WHAT IS NEEDED: Reproduce every one of the following entries verbatim, preserving each line as it appears.

** start of GIVEN DATA **

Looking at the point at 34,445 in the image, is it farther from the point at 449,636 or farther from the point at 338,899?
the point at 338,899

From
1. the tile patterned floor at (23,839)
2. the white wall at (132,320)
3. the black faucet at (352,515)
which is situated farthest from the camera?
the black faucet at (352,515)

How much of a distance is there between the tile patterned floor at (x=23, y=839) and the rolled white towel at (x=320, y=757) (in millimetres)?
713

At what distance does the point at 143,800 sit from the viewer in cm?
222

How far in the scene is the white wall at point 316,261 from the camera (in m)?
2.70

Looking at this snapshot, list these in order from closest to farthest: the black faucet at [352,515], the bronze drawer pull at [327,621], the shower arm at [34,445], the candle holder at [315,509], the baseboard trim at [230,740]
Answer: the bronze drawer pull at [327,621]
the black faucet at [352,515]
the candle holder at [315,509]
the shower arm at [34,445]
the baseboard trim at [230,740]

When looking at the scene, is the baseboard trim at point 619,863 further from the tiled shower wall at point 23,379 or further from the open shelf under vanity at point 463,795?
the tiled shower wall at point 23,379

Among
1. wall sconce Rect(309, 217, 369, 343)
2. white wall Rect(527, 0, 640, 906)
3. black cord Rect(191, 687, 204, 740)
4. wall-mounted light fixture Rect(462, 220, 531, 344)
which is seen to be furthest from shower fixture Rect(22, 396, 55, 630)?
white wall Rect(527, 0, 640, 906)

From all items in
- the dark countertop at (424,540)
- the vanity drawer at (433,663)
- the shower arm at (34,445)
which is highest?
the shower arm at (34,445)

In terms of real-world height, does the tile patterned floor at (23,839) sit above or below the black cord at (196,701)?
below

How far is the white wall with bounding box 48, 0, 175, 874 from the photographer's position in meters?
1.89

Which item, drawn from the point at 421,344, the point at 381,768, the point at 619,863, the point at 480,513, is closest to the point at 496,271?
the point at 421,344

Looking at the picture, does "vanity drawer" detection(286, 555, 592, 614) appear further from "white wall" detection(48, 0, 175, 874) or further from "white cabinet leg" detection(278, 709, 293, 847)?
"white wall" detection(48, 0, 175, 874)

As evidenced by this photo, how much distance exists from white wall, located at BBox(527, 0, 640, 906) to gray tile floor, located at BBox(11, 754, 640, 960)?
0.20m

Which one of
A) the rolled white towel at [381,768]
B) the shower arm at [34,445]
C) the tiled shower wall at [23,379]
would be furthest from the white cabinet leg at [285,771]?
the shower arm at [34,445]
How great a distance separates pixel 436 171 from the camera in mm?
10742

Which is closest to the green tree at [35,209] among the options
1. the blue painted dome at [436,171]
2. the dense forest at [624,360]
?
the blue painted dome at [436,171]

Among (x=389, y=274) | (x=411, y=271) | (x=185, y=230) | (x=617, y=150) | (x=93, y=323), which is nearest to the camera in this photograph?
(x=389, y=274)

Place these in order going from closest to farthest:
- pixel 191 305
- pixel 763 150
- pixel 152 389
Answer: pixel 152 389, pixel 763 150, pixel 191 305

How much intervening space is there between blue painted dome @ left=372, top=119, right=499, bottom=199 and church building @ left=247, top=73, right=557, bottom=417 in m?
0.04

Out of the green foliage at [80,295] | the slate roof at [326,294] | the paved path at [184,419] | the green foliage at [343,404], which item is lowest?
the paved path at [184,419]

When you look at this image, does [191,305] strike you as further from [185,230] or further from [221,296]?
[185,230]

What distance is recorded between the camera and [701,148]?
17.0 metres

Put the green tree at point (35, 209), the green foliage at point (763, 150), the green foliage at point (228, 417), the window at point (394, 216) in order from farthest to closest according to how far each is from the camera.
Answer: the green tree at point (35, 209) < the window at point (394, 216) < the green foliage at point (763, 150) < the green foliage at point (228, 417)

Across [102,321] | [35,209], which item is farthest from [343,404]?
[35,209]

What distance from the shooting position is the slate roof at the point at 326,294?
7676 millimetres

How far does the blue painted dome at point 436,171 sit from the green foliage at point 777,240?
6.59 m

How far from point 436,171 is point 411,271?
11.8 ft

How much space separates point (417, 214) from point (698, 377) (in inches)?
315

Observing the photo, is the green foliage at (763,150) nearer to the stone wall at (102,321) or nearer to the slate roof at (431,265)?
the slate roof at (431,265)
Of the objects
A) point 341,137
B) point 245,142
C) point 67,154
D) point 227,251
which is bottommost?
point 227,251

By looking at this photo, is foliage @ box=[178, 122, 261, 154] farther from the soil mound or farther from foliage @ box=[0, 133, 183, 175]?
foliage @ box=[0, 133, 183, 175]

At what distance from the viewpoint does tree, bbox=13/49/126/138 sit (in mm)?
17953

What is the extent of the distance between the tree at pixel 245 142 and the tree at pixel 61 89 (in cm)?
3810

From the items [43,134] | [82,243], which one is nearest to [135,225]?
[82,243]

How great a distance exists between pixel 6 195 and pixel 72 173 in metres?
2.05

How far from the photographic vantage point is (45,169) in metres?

** end of GIVEN DATA **

EXERCISE ANSWER:
Looking at the point at 34,445 in the image, is it farther from the point at 449,636 or farther from the point at 338,899?
the point at 338,899

From
1. the tile patterned floor at (23,839)
2. the white wall at (132,320)
3. the black faucet at (352,515)
which is situated farthest from the camera?
the black faucet at (352,515)

How much of a distance is there between the tile patterned floor at (x=23, y=839) and the rolled white towel at (x=320, y=757) (in millimetres)?
713

At what distance does the point at 143,800 sit from the viewer in cm?
222

How far in the scene is the white wall at point 316,261 from the camera (in m)?
2.70

Looking at this snapshot, list these in order from closest to farthest: the black faucet at [352,515], the bronze drawer pull at [327,621], the shower arm at [34,445], the candle holder at [315,509], the baseboard trim at [230,740]
Answer: the bronze drawer pull at [327,621]
the black faucet at [352,515]
the candle holder at [315,509]
the shower arm at [34,445]
the baseboard trim at [230,740]

When looking at the scene, is the baseboard trim at point 619,863 further from the tiled shower wall at point 23,379 or further from the open shelf under vanity at point 463,795?
the tiled shower wall at point 23,379

Among
1. wall sconce Rect(309, 217, 369, 343)
2. white wall Rect(527, 0, 640, 906)
3. black cord Rect(191, 687, 204, 740)
4. wall-mounted light fixture Rect(462, 220, 531, 344)
which is seen to be furthest from shower fixture Rect(22, 396, 55, 630)?
white wall Rect(527, 0, 640, 906)

From all items in
- the dark countertop at (424,540)
- the vanity drawer at (433,663)
- the shower arm at (34,445)
which is highest?
the shower arm at (34,445)

In terms of real-world height, does the tile patterned floor at (23,839) sit above or below the black cord at (196,701)?
below

How far is the white wall with bounding box 48, 0, 175, 874 from the photographer's position in meters?
1.89

Which item, drawn from the point at 421,344, the point at 381,768, the point at 619,863, the point at 480,513, is closest to the point at 496,271?
the point at 421,344

Looking at the picture, does "vanity drawer" detection(286, 555, 592, 614) appear further from "white wall" detection(48, 0, 175, 874) or further from "white cabinet leg" detection(278, 709, 293, 847)?
"white wall" detection(48, 0, 175, 874)

As evidenced by this photo, how much distance exists from white wall, located at BBox(527, 0, 640, 906) to gray tile floor, located at BBox(11, 754, 640, 960)?
0.20m

Which one of
A) the rolled white towel at [381,768]
B) the shower arm at [34,445]
C) the tiled shower wall at [23,379]
would be furthest from the white cabinet leg at [285,771]?
the shower arm at [34,445]
How great a distance separates pixel 436 171 from the camera in mm?
10742

Which is closest to the green tree at [35,209] among the options
1. the blue painted dome at [436,171]
2. the dense forest at [624,360]
?
the blue painted dome at [436,171]

Among (x=389, y=274) | (x=411, y=271) | (x=185, y=230) | (x=617, y=150) | (x=93, y=323), which is nearest to the camera in this photograph?
(x=389, y=274)

Place these in order going from closest to farthest:
- pixel 191 305
- pixel 763 150
- pixel 152 389
Answer: pixel 152 389, pixel 763 150, pixel 191 305

How much intervening space is there between blue painted dome @ left=372, top=119, right=499, bottom=199 and church building @ left=247, top=73, right=557, bottom=417 in m?
0.04

Out of the green foliage at [80,295] | the slate roof at [326,294] | the paved path at [184,419] | the green foliage at [343,404], which item is lowest?
the paved path at [184,419]

When you look at this image, does [191,305] strike you as further from [185,230] or further from [221,296]?
[185,230]

What distance is recorded between the camera and [701,148]?
17.0 metres

Put the green tree at point (35, 209), the green foliage at point (763, 150), the green foliage at point (228, 417), the window at point (394, 216) in order from farthest to closest according to how far each is from the camera.
Answer: the green tree at point (35, 209) < the window at point (394, 216) < the green foliage at point (763, 150) < the green foliage at point (228, 417)

Across [102,321] | [35,209], which item is farthest from [343,404]?
[35,209]

What distance from the shooting position is the slate roof at the point at 326,294?
7676 millimetres

How far does the blue painted dome at point 436,171 sit from the green foliage at point 777,240?
6.59 m

How far from point 436,171 is point 411,271?
11.8 ft

How much space separates point (417, 214) from point (698, 377) (in inches)?
315

Observing the photo, is the green foliage at (763,150) nearer to the stone wall at (102,321) or nearer to the slate roof at (431,265)?
the slate roof at (431,265)
Of the objects
A) point 341,137
B) point 245,142
C) point 67,154
D) point 227,251
which is bottommost?
point 227,251

By looking at this photo, is foliage @ box=[178, 122, 261, 154] farther from the soil mound or farther from foliage @ box=[0, 133, 183, 175]?
foliage @ box=[0, 133, 183, 175]

At what distance from the viewpoint does tree, bbox=13/49/126/138 sit (in mm)?
17953

What is the extent of the distance between the tree at pixel 245 142 and the tree at pixel 61 89 (in cm)?
3810

From the items [43,134] | [82,243], which one is nearest to [135,225]?
[82,243]

How great a distance exists between pixel 6 195 and pixel 72 173 in metres?
2.05

How far from the photographic vantage point is (45,169) in metres?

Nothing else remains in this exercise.